===== KUTIPAN DOKUMEN

Itulah pendakian ruhaniah yang harus dilakukan bersungguh sungguh oleh seorang salik, upaya untuk mencapai derajat tinggi di sisi Allah, upaya tersebut harus dilakukan dengan membangun sebab-sebab, yakni mengabdi kepada Allah dengan ikhlas tanpa sedikitpun dicampuri syirik.
Apabila itu dapat dilakukan, sebagai akibatnya, maka Allah akan membukakan jalan kemudahan baginya untuk sampai kepada tujuan yang berikutnya, itu adalah janji Allah yang tidak akan pernah di ingkari, adalah sunnatullah yang sejak pertama kali diciptakan, tidak akan ada perubahan lagi selamanya.
Merupakan sistem kehidupan alam semesta yang telah ditentukan sejak zaman azali untuk memenuhi hak seorang hamba apabila mereka telah melaksanakan seluruh kewajiban kepada-Nya dengan benar.
Allah menegaskan hal itu dengan firman-Nya: “Dan penuhilah janjimu kepada-Ku niscaya Aku penuhi janji-Ku kepadamu, dan hanya kepada-Kulah kamu harus takut (tunduk).” (Q.S. Al-Baqarah (2) : 40).
Di dalam sebuah haditsnya Rasulullah Saw telah menegaskannya pula:
Di riwayatkan dari Muaz bin Jabal Ra berkata: “Suatu saat aku mengikuti Nabi Saw dalam satu perjalanan di belakang beliau. Baginda Nabi memanggil: “Wahai Muadz bin Jabal!”. Aku menjawab: “Telah kuterima panggilanmu wahai Rasulullah”. Kami meneruskan lagi perjalanan. Kemudian beliau memanggil lagi: “Wahai Muadz bin Jabal!”. Aku menjawab: “Telah kuterima panggilanmu itu wahai Rasulullah”. Kami meneruskan lagi perjalanan kemudian baginda memanggil lagi: “Wahai Muadz bin Jabal!” Aku menjawab lagi :“Telah kuterima panggilanmu itu wahai Rasulullah”. Baginda Nabi bersabda: “Tahukah kamu apa kewajiban seorang hamba terhadap Allah?”. Aku menjawab: “Allah dan Rasul-Nya yang lebih mengetahui”. Baginda bersabda: “Kewajiban seorang hamba terhadap Allah ialah dengan mengabdikan diri kepada-Nya tanpa berbuat syirik kepada-Nya”.
Kami meneruskan lagi perjalanan kemudian baginda Nabi memanggil lagi: “Wahai Muadz bin Jabal!”. Aku menjawab: “Telah kuterima panggilanmu itu wahai Rasulullah”. Rasulullah Saw bersabda: “Tahukah engkau apakah kewajiban Allah terhadap seorang hamba apabila mereka telah melaksanakan pengabdiannya?”. Aku menjawab: “Allah dan Rasul-Nya yang lebih mengetahui”. Akhirnya baginda bersabda: “Allah tidak akan menyiksa mereka”.

==========

PERINTAH TUGAS A> Tuliskan kembali dari kutipan dokumen bagian mulai "Apabila itu dapat" sampai dengan "perubahan lagi selamanya.", tanpa mengubah satu kata pun.
PERINTAH TUGAS B> Tuliskan secara berurutan setiap jawaban Muadz bin Jabal kepada Nabi dalam hadits pada kutipan dokumen, termasuk jawaban yang berulang.
Gunakan kutipan dokumen ini sebagai satu-satunya sumber.

===== DATA YANG DIBERIKAN

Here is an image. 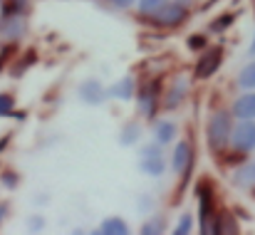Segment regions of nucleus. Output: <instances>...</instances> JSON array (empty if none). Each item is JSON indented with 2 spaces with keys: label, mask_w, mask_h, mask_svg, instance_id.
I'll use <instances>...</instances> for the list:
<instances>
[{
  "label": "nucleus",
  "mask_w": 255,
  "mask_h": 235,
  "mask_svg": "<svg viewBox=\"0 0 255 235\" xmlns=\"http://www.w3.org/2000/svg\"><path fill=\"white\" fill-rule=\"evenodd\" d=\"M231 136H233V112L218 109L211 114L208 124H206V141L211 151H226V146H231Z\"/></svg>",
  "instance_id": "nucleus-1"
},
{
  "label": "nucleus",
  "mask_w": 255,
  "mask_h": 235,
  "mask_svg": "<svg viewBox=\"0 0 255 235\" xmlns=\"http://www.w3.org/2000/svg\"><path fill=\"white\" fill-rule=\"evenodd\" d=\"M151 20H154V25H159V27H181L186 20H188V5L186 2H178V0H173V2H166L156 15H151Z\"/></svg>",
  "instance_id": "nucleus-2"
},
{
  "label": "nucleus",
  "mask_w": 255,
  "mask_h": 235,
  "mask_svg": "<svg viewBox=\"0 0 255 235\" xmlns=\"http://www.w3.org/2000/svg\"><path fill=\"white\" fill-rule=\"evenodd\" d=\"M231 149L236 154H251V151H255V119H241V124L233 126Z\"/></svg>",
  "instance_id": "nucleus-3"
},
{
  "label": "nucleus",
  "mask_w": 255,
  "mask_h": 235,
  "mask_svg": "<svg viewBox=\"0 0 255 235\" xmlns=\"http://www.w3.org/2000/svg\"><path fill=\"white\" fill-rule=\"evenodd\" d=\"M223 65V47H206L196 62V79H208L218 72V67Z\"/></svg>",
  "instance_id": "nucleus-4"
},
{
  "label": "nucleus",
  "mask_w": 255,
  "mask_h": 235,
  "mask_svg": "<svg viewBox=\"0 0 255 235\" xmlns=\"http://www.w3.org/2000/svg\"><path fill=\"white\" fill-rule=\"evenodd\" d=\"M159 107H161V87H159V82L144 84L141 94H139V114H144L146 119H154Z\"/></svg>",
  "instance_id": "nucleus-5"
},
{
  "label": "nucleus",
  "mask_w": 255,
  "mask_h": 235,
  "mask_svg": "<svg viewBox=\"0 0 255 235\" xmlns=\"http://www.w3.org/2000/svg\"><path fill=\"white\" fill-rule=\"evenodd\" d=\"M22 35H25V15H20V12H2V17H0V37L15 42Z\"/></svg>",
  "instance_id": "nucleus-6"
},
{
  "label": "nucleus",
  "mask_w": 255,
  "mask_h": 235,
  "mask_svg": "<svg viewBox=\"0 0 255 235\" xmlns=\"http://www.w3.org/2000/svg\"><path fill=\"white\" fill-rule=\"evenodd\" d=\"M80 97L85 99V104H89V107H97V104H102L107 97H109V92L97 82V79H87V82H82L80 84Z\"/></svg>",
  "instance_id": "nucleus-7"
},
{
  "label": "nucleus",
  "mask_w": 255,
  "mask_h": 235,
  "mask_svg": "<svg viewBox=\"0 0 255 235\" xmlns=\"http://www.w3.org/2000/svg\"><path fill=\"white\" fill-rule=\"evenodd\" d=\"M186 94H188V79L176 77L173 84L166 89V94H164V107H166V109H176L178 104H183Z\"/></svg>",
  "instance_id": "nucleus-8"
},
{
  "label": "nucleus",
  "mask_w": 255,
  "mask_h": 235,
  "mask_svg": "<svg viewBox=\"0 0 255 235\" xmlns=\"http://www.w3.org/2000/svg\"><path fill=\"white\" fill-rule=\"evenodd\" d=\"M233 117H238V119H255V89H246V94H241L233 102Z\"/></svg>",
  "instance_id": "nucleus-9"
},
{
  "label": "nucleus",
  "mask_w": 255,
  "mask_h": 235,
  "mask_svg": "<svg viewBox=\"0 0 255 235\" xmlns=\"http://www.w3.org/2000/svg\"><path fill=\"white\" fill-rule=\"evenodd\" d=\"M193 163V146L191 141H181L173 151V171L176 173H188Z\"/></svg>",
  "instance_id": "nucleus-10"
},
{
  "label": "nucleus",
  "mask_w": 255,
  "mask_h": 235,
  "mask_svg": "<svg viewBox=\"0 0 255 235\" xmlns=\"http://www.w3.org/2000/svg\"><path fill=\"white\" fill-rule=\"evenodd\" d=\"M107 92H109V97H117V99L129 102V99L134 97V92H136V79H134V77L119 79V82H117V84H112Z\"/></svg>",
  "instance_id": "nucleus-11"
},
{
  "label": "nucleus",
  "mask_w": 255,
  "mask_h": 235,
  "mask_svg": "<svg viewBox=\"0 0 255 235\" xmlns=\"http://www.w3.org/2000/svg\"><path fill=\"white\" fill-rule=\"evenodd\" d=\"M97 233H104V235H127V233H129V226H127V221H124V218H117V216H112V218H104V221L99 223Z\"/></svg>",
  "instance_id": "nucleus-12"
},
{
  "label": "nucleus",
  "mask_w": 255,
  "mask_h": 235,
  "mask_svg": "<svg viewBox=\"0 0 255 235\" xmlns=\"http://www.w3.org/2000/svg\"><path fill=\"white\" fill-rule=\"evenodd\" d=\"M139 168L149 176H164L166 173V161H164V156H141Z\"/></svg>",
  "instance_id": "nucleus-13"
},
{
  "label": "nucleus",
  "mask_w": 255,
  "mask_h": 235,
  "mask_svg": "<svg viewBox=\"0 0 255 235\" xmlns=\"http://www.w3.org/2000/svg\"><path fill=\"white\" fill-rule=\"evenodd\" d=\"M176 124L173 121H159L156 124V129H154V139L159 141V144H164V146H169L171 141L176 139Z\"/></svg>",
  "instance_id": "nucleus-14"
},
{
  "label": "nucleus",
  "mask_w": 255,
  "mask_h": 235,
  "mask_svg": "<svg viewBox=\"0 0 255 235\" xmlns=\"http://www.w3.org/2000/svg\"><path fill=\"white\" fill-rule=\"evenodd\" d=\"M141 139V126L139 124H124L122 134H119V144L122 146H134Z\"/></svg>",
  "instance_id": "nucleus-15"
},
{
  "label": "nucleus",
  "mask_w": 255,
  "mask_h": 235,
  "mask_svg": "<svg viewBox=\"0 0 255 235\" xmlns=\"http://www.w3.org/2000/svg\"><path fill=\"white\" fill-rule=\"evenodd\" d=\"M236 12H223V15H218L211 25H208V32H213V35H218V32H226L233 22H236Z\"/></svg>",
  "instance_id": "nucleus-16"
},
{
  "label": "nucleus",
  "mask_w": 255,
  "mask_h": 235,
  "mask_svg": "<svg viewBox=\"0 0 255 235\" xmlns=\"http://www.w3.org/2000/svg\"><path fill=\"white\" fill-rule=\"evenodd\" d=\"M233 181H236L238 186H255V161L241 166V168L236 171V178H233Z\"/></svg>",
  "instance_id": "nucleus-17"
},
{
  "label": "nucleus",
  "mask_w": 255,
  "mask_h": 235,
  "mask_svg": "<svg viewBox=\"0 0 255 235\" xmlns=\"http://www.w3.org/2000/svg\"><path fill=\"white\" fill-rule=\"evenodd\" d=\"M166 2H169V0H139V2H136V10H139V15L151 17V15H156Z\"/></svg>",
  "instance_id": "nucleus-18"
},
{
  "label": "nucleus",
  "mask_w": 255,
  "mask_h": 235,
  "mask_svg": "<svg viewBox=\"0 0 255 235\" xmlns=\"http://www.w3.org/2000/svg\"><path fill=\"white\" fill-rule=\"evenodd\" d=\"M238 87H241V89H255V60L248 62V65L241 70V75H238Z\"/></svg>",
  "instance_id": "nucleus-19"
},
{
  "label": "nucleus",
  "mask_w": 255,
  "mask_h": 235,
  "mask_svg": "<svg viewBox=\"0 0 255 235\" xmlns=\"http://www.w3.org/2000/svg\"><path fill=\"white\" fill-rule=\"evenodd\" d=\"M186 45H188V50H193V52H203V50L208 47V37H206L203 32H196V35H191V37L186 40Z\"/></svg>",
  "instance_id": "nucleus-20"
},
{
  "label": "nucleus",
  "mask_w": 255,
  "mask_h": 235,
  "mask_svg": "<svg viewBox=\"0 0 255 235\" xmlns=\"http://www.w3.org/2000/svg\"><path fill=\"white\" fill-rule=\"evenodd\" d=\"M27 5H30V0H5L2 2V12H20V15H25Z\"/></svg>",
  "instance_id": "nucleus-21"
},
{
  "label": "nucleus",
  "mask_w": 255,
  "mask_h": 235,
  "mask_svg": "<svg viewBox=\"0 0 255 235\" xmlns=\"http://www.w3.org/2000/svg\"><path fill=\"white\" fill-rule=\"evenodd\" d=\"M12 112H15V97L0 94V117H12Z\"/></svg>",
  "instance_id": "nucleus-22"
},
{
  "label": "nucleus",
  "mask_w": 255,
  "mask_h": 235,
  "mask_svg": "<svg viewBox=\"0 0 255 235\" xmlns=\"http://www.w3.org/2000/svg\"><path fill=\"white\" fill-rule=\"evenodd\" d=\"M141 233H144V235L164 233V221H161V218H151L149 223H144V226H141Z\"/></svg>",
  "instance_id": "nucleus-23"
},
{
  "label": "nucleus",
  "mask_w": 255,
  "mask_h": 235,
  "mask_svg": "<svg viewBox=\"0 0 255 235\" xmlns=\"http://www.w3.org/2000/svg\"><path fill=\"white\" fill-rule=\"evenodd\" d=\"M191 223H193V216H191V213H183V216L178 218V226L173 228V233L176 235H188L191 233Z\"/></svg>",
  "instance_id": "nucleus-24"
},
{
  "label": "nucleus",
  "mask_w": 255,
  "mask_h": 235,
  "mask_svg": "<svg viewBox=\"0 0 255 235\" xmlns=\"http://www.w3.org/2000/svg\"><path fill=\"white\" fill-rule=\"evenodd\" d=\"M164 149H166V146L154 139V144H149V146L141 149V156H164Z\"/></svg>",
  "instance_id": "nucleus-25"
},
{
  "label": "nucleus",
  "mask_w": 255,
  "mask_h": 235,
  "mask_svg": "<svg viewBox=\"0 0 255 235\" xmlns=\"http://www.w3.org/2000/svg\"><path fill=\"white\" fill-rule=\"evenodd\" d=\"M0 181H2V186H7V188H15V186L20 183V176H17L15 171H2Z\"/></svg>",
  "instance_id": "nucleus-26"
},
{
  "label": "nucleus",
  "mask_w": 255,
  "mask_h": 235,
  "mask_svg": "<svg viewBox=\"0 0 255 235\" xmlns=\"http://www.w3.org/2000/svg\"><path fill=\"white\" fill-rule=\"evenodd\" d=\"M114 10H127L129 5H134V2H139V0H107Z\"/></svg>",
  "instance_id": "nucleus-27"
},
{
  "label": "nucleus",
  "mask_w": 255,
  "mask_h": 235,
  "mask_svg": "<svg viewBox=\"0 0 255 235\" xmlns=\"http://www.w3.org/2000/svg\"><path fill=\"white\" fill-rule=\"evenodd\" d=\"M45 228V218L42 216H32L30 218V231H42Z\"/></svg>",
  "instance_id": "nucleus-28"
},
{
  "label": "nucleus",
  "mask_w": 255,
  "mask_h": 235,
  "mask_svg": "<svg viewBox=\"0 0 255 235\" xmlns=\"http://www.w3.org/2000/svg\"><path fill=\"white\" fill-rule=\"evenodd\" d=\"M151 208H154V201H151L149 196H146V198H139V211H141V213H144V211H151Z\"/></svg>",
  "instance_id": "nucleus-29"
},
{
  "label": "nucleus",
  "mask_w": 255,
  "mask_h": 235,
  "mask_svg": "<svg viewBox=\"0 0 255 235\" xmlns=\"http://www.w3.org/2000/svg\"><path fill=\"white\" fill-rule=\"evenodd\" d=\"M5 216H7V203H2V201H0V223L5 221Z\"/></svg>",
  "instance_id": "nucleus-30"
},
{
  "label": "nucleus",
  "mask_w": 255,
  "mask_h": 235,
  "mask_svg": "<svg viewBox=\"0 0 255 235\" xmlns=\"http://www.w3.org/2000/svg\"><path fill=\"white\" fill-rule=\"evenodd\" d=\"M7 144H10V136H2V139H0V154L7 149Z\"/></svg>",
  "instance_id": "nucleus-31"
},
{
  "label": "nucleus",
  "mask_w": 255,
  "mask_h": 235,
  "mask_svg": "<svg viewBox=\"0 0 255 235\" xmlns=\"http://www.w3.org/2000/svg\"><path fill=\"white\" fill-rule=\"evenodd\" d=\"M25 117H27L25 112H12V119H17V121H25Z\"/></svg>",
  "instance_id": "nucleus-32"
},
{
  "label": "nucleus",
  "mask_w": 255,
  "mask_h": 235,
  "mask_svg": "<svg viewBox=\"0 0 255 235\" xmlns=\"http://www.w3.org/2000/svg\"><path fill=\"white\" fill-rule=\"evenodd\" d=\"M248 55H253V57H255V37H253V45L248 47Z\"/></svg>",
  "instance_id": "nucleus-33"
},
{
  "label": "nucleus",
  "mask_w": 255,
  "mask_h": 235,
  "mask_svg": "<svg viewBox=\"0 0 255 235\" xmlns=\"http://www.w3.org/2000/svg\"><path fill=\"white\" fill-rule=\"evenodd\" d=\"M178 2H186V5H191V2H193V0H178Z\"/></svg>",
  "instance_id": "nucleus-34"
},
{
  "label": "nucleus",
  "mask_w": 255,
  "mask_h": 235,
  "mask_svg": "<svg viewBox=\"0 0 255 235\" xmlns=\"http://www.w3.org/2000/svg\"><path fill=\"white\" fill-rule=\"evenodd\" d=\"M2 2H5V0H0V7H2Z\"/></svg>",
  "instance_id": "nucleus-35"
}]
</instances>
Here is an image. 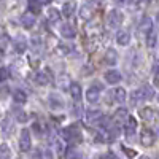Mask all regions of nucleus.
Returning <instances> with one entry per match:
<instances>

==========

JAWABAN TERTULIS A>
Apabila itu dapat dilakukan, sebagai akibatnya, maka Allah akan membukakan jalan kemudahan baginya untuk sampai kepada tujuan yang berikutnya, itu adalah janji Allah yang tidak akan pernah di ingkari, adalah sunnatullah yang sejak pertama kali diciptakan, tidak akan ada perubahan lagi selamanya.

JAWABAN TERTULIS B>
1. "Telah kuterima panggilanmu wahai Rasulullah"
2. "Telah kuterima panggilanmu itu wahai Rasulullah"
3. "Telah kuterima panggilanmu itu wahai Rasulullah"
4. "Allah dan Rasul-Nya yang lebih mengetahui"
5. "Telah kuterima panggilanmu itu wahai Rasulullah"
6. "Allah dan Rasul-Nya yang lebih mengetahui"